A la fin de la pièce, le régisseur Claus Peymann
appela à donner de l'argent pour la prisonnière
de la Fraction Armée Rouge, Gudrun Ennslin.
La pièce "DER
THEATERMACHER" (Le faiseur de théâtre) causera
également un grand scandale en Autriche en 1985, le ministre
(socialiste) des finances et futur chancelier disant que "de
telles sorties contre l'Autriche comme dans "Le faiseur
de théâtre" ne seront bientôt plus
tolérées".
Mais c'est bien sûr
pour "HELDENPLATZ", la place des héros, que
Thomas Bernhard s'attirera le plus d'ennui. Pour les 50 ans de
l'annexion de l'Autriche par l'Allemagne, la pièce attaque
l'hypocrisie autrichienne.
La "place des héros",
au centre de Vienne, a été le lieu d'un discours
de Hitler qui fut acclamé par une énorme foule.
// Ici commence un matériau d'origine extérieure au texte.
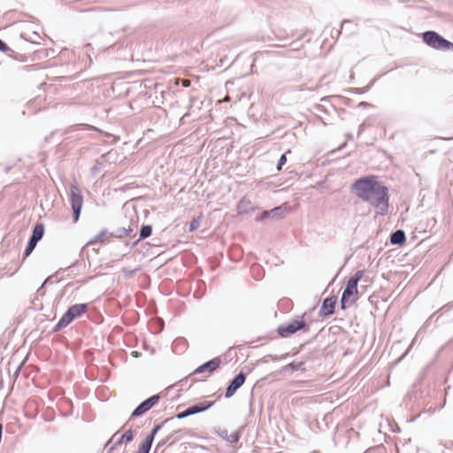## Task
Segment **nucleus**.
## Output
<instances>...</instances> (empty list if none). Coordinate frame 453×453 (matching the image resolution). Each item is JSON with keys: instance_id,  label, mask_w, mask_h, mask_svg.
I'll use <instances>...</instances> for the list:
<instances>
[{"instance_id": "4", "label": "nucleus", "mask_w": 453, "mask_h": 453, "mask_svg": "<svg viewBox=\"0 0 453 453\" xmlns=\"http://www.w3.org/2000/svg\"><path fill=\"white\" fill-rule=\"evenodd\" d=\"M88 310V304L78 303L71 306L67 311L63 315L58 323V327H65L69 325L74 319L84 314Z\"/></svg>"}, {"instance_id": "22", "label": "nucleus", "mask_w": 453, "mask_h": 453, "mask_svg": "<svg viewBox=\"0 0 453 453\" xmlns=\"http://www.w3.org/2000/svg\"><path fill=\"white\" fill-rule=\"evenodd\" d=\"M296 365H294V364H289V365H286V366L284 367V369H285V370H287L288 368H291L292 370H294V369H296Z\"/></svg>"}, {"instance_id": "7", "label": "nucleus", "mask_w": 453, "mask_h": 453, "mask_svg": "<svg viewBox=\"0 0 453 453\" xmlns=\"http://www.w3.org/2000/svg\"><path fill=\"white\" fill-rule=\"evenodd\" d=\"M213 403H214V402H212V401H206V402L200 403L196 405L190 406L186 411L178 413L176 415V418L178 419H182L188 416H190V415H193L196 413H199V412H203V411L208 410L209 408H211L213 405Z\"/></svg>"}, {"instance_id": "23", "label": "nucleus", "mask_w": 453, "mask_h": 453, "mask_svg": "<svg viewBox=\"0 0 453 453\" xmlns=\"http://www.w3.org/2000/svg\"><path fill=\"white\" fill-rule=\"evenodd\" d=\"M97 239H99V237H96L95 241H90V243L96 242Z\"/></svg>"}, {"instance_id": "16", "label": "nucleus", "mask_w": 453, "mask_h": 453, "mask_svg": "<svg viewBox=\"0 0 453 453\" xmlns=\"http://www.w3.org/2000/svg\"><path fill=\"white\" fill-rule=\"evenodd\" d=\"M201 219H202V213L197 218L193 219V220L190 222V225H189L190 232L196 230L200 226Z\"/></svg>"}, {"instance_id": "5", "label": "nucleus", "mask_w": 453, "mask_h": 453, "mask_svg": "<svg viewBox=\"0 0 453 453\" xmlns=\"http://www.w3.org/2000/svg\"><path fill=\"white\" fill-rule=\"evenodd\" d=\"M70 203L73 212V219L76 222L79 219L83 204L81 191L76 185H73L70 188Z\"/></svg>"}, {"instance_id": "6", "label": "nucleus", "mask_w": 453, "mask_h": 453, "mask_svg": "<svg viewBox=\"0 0 453 453\" xmlns=\"http://www.w3.org/2000/svg\"><path fill=\"white\" fill-rule=\"evenodd\" d=\"M307 328L304 319H296L287 325H282L278 327L277 332L281 337H288L300 329Z\"/></svg>"}, {"instance_id": "2", "label": "nucleus", "mask_w": 453, "mask_h": 453, "mask_svg": "<svg viewBox=\"0 0 453 453\" xmlns=\"http://www.w3.org/2000/svg\"><path fill=\"white\" fill-rule=\"evenodd\" d=\"M364 271H357L355 275L348 280L346 288L344 289L341 299V307L342 310L346 309L347 306L354 303L357 299V284L358 281L364 277Z\"/></svg>"}, {"instance_id": "20", "label": "nucleus", "mask_w": 453, "mask_h": 453, "mask_svg": "<svg viewBox=\"0 0 453 453\" xmlns=\"http://www.w3.org/2000/svg\"><path fill=\"white\" fill-rule=\"evenodd\" d=\"M0 50L3 52H8L10 50V48L2 40H0Z\"/></svg>"}, {"instance_id": "8", "label": "nucleus", "mask_w": 453, "mask_h": 453, "mask_svg": "<svg viewBox=\"0 0 453 453\" xmlns=\"http://www.w3.org/2000/svg\"><path fill=\"white\" fill-rule=\"evenodd\" d=\"M221 365L220 357H214L213 359L206 362L205 364L197 367L194 373H203L207 372V376H210L213 372H215Z\"/></svg>"}, {"instance_id": "1", "label": "nucleus", "mask_w": 453, "mask_h": 453, "mask_svg": "<svg viewBox=\"0 0 453 453\" xmlns=\"http://www.w3.org/2000/svg\"><path fill=\"white\" fill-rule=\"evenodd\" d=\"M352 191L365 202L370 203L380 215H385L388 210V188L372 175L358 179L351 186Z\"/></svg>"}, {"instance_id": "3", "label": "nucleus", "mask_w": 453, "mask_h": 453, "mask_svg": "<svg viewBox=\"0 0 453 453\" xmlns=\"http://www.w3.org/2000/svg\"><path fill=\"white\" fill-rule=\"evenodd\" d=\"M422 37L423 41L433 49L438 50H453V43L444 39L436 32H425Z\"/></svg>"}, {"instance_id": "18", "label": "nucleus", "mask_w": 453, "mask_h": 453, "mask_svg": "<svg viewBox=\"0 0 453 453\" xmlns=\"http://www.w3.org/2000/svg\"><path fill=\"white\" fill-rule=\"evenodd\" d=\"M133 438H134L133 432L131 430H128L122 434L119 442H123V441L129 442L133 440Z\"/></svg>"}, {"instance_id": "11", "label": "nucleus", "mask_w": 453, "mask_h": 453, "mask_svg": "<svg viewBox=\"0 0 453 453\" xmlns=\"http://www.w3.org/2000/svg\"><path fill=\"white\" fill-rule=\"evenodd\" d=\"M336 302L337 298L335 296L326 298L323 301L321 308L319 310V315L321 317H327L332 315L334 311Z\"/></svg>"}, {"instance_id": "15", "label": "nucleus", "mask_w": 453, "mask_h": 453, "mask_svg": "<svg viewBox=\"0 0 453 453\" xmlns=\"http://www.w3.org/2000/svg\"><path fill=\"white\" fill-rule=\"evenodd\" d=\"M151 233H152V228L150 226H149V225L142 226V227L141 228V231H140V238L145 239V238L150 236Z\"/></svg>"}, {"instance_id": "17", "label": "nucleus", "mask_w": 453, "mask_h": 453, "mask_svg": "<svg viewBox=\"0 0 453 453\" xmlns=\"http://www.w3.org/2000/svg\"><path fill=\"white\" fill-rule=\"evenodd\" d=\"M37 242H35L34 240L30 239L26 250H25V257H28L31 252L34 250V249L35 248Z\"/></svg>"}, {"instance_id": "9", "label": "nucleus", "mask_w": 453, "mask_h": 453, "mask_svg": "<svg viewBox=\"0 0 453 453\" xmlns=\"http://www.w3.org/2000/svg\"><path fill=\"white\" fill-rule=\"evenodd\" d=\"M159 400V395H155L142 402L132 413L133 417H138L150 411Z\"/></svg>"}, {"instance_id": "12", "label": "nucleus", "mask_w": 453, "mask_h": 453, "mask_svg": "<svg viewBox=\"0 0 453 453\" xmlns=\"http://www.w3.org/2000/svg\"><path fill=\"white\" fill-rule=\"evenodd\" d=\"M161 425H157L151 434L140 444L137 453H149L155 435L160 430Z\"/></svg>"}, {"instance_id": "14", "label": "nucleus", "mask_w": 453, "mask_h": 453, "mask_svg": "<svg viewBox=\"0 0 453 453\" xmlns=\"http://www.w3.org/2000/svg\"><path fill=\"white\" fill-rule=\"evenodd\" d=\"M44 234V226L42 224H36L33 230V234L30 239L38 242L42 239Z\"/></svg>"}, {"instance_id": "19", "label": "nucleus", "mask_w": 453, "mask_h": 453, "mask_svg": "<svg viewBox=\"0 0 453 453\" xmlns=\"http://www.w3.org/2000/svg\"><path fill=\"white\" fill-rule=\"evenodd\" d=\"M287 162V157H286V155L283 154L281 155V157H280L279 159V163H278V166H277V169L278 170H280L282 165H285Z\"/></svg>"}, {"instance_id": "10", "label": "nucleus", "mask_w": 453, "mask_h": 453, "mask_svg": "<svg viewBox=\"0 0 453 453\" xmlns=\"http://www.w3.org/2000/svg\"><path fill=\"white\" fill-rule=\"evenodd\" d=\"M246 376L244 373L240 372L237 374L234 380L230 382L229 386L226 390V397L229 398L234 395V394L240 388L245 382Z\"/></svg>"}, {"instance_id": "13", "label": "nucleus", "mask_w": 453, "mask_h": 453, "mask_svg": "<svg viewBox=\"0 0 453 453\" xmlns=\"http://www.w3.org/2000/svg\"><path fill=\"white\" fill-rule=\"evenodd\" d=\"M390 242L393 244H403L405 242V234L404 232L402 230L395 231L390 238Z\"/></svg>"}, {"instance_id": "21", "label": "nucleus", "mask_w": 453, "mask_h": 453, "mask_svg": "<svg viewBox=\"0 0 453 453\" xmlns=\"http://www.w3.org/2000/svg\"><path fill=\"white\" fill-rule=\"evenodd\" d=\"M181 84L183 87H189L190 86V81L189 80H187V79H184L181 81Z\"/></svg>"}]
</instances>
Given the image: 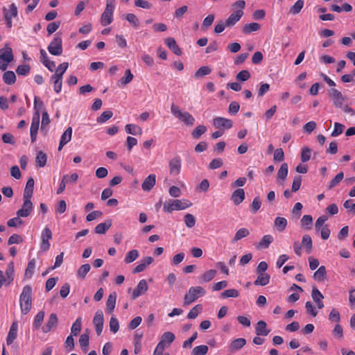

Thomas Bernhard considère que les Autrichiens n'ont pas
changé et l'oeuvre décrit la souffrance de Juifs
vivant dans la hantise de ces clameurs, cinquante années
après.
On peut ainsi entendre
dans la pièce:
"Il y a aujourd'hui
plus de nazis à Vienne
qu'en 1938".
Thomas Bernhard meurt
trois mois après la première, le 12 février
1989.
Dans son testament, il interdit la diffusion et la représentation
de ses oeuvres en Autriche ("quelle que soit la forme de
son Etat") pour les cinquante prochaines années.
Ses héritiers
annuleront cet aspect du testament.
Son cadavre est enveloppé d'un tissu blanc et mis dans
un cercueil le plus simple possible, "comme les Juifs orthodoxes".
Seuls trois membres de la famille seront présents à
l'enterrement, l'annonce officielle de sa mort sera faite par
la suite seulement.
Thomas Bernhard a écrit
250 articles, 5 recueils de poésie, 23 grands textes en
prose et nouvelles, 18 pièces de théâtre.